最初は季節外れの雨季に入ったものだと思い、誰も大して気にも留めていなかった。
しかし、普通の雨季なら二週間程度で雨は止む。それに雨だって毎日降り続けるわけではない。
島民はそう思い、楽観視していた。
一ヶ月経っても雨は止むことは無く降り続けた。
いつもの雨季より長い雨に、島民は最初、困惑していた。
しかし、こんなこともあるだろうと言い、まだ焦ることは無かった。
だというのに、二ヶ月経っても雨は降り続いていた。
一日も止むことなく。
島全土で。
流石の島民も異常を感じ取り始めた。
そして中でも一番に調査に動き始めたのは、島の領主のマークだった。
マークは異変や他の街の調査の為に港を離れ、身分を隠す為に冒険者となった。
そして調査を終え、港へ戻る途中の街でカイトと出会い、パーティを組んで帰ってきたのだ。
§∞§∞§
「それで?調査の結果はどうだったんだ?」
「君ももう予想できているだろうが、迷宮の出現時期と雨季に入った時期が丁度重なっている。
つまり、迷宮にこそ、この異常の謎が隠されているとみて間違いないだろう」
やはりか。
想像通りの回答を聞き、そう思っているとマークが言葉を続けた。
「しかし問題は“止まない雨”だけじゃない」
「“雨”以外?」
「ああ。異常は魔物にも影響を与えているんだ」
魔物は確かに人を襲う害獣だ。
この島の魔物は大抵、自分の縄張りからはあまり出てこないので、縄張りにさえ近付かなければ特に恐れることは無い。
だが、雨の影響で木に実は実らず、野草は根腐れしてしまい、飢餓に苦しむ魔物が人里まで降りて人を襲う事件が後を絶たなくなっているようだ。
「確かに森の近くだけじゃなく、街道にも魔物が出没していたな……」
人だけは無く魔物にすら悪影響をもたらしているのか。
このままいくと、飢えた魔物の集団に小さい村落が襲われて壊滅、なんてことになる可能性もあるな。
「私はこの二年間、島中を回って調査し、そして帰りに立ち寄った街で君に出会ったというわけだ」
そこで一旦区切ると、マークは一度息を吸った。
「そして、迷宮がこの異変に関わっているとすれば、早々に探索隊を結成して迷宮探索を行おうと思っている」
迷宮探索は正解だ。
攻略できれば、恐らくこの雨を止めることもできるだろう。
だが、迷宮を攻略するとなると、それなりの実力が必要になる。
島内からその実力者を募れば一ヶ月、島外から募れば三ヶ月、いや、半年以上は掛かるだろう。
今でも物資も魔物もギリギリの状態だ。
これ以上“雨”を放置すれば、小さな村落だけではなく、大きな街にも、例えば【ビエイドの街】等にも被害が及ぶことになるだろう。
別に小さい村落なら被害があってもいいとは思っていない。
だが、今【ビエイドの街】が機能を失えば、物資の流通は完全に滞り、他の村落も取り返しのつかない状態になってしまう。

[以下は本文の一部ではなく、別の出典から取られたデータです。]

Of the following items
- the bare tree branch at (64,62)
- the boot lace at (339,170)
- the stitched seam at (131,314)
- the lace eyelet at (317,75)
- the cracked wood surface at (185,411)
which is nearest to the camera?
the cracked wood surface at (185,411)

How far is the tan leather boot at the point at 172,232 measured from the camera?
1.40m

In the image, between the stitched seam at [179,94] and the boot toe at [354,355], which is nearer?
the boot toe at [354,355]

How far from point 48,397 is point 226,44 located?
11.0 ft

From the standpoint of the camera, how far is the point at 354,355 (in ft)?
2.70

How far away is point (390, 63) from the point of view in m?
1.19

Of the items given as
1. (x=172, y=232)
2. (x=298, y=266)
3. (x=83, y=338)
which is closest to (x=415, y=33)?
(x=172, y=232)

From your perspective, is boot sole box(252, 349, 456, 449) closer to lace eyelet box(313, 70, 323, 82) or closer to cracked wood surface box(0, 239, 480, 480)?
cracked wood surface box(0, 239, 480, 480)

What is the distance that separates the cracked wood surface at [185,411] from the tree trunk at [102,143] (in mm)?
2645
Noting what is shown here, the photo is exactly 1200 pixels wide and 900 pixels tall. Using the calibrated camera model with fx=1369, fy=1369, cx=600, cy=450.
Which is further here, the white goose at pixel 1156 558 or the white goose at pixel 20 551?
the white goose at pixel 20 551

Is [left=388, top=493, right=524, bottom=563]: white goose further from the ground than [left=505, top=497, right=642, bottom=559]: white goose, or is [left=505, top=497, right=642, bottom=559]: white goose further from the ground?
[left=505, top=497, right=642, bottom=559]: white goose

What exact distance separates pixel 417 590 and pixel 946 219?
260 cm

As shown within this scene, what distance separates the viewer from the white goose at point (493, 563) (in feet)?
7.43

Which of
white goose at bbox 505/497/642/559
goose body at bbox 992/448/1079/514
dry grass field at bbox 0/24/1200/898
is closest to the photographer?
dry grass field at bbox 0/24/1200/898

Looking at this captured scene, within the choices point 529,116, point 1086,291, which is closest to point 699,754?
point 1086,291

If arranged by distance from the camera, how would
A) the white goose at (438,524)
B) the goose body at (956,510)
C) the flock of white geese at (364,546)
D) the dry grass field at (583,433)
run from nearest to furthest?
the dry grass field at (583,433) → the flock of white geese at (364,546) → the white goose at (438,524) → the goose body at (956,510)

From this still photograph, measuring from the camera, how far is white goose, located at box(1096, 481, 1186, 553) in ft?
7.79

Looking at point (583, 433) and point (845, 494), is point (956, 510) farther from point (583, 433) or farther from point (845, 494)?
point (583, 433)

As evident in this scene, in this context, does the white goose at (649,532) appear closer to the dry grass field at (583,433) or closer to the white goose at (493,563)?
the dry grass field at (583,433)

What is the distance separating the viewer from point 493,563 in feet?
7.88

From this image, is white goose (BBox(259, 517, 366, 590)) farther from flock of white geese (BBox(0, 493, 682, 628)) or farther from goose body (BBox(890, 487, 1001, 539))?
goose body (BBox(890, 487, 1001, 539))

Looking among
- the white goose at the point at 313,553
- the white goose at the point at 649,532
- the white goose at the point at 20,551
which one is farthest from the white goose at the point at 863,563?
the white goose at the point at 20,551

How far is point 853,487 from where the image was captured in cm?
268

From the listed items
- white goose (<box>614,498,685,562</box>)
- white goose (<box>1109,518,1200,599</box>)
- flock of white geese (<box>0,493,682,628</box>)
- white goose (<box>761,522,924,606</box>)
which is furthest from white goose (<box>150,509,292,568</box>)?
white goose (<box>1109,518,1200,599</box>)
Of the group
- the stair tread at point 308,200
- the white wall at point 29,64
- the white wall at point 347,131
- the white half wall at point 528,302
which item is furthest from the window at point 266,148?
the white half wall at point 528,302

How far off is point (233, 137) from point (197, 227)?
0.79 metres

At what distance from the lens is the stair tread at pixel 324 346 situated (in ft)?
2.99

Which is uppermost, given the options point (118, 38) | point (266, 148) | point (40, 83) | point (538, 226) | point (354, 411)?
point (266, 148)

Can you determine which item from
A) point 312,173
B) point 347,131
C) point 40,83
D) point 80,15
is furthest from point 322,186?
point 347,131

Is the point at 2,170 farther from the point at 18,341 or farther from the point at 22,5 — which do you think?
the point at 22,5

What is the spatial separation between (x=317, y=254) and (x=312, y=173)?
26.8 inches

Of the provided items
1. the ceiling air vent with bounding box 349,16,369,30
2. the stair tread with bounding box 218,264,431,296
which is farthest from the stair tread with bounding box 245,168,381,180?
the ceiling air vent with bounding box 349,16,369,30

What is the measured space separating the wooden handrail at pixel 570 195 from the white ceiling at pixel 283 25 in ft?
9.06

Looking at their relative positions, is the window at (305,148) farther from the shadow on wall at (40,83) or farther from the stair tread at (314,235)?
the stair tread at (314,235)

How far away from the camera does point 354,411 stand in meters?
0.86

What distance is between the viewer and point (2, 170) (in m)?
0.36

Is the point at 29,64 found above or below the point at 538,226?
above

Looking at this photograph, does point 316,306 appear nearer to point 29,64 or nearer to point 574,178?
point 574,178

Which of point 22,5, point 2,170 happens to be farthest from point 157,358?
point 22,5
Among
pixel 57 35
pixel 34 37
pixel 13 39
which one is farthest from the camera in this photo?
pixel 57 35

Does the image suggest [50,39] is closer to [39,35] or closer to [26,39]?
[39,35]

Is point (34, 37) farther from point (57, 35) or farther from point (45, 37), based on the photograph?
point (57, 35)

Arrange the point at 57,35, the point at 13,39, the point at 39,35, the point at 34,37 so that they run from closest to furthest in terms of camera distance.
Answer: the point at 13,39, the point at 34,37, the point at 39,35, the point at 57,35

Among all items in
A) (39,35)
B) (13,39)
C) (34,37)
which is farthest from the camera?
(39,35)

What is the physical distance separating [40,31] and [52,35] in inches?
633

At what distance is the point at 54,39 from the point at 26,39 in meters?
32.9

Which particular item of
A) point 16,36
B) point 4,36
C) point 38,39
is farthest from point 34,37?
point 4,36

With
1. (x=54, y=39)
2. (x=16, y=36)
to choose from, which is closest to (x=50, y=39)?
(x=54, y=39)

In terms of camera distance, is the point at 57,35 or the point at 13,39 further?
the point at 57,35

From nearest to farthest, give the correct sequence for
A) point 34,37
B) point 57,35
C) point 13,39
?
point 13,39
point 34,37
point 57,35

「そこで、カイト、君には今後結成される探索隊に参加して欲しい。
君の魔法、そして剣術なら、例え迷宮でも後れを取ることはないだろう。
だからこそ、ジャパリア領主マーク・U・ジャパリアとして、君に助力を願いたいんだ!」
やはりきたか……。
話の流れ、そもそも一介の冒険者が領主の屋敷まで通され、更にはマークとの出会いも、彼が俺の実力を認めたことだった訳だしな。
だが、しかし……。
§∞§∞§
話し合いを終えた俺達は、食堂で豪華な料理に舌鼓を打ち、大きな風呂に入ってリラックスし、再び客間に戻ってきていた。
『ぐっすりですね…』
イリアは眠るリズナを見てそう言うと、再び真面目な声で話し始めた。
「それで、カイトはどうしたいのですか?」
「どうするのか」ではなく「どうしたいのか」か。
確かに今動けば“敵”に察知され、俺達の目的に支障が出る可能性はある。
しかし、だからといってマークやリロイといった、この島で出会った繋がりを見て見ぬふりができるのかと言われたら、答えは否だ。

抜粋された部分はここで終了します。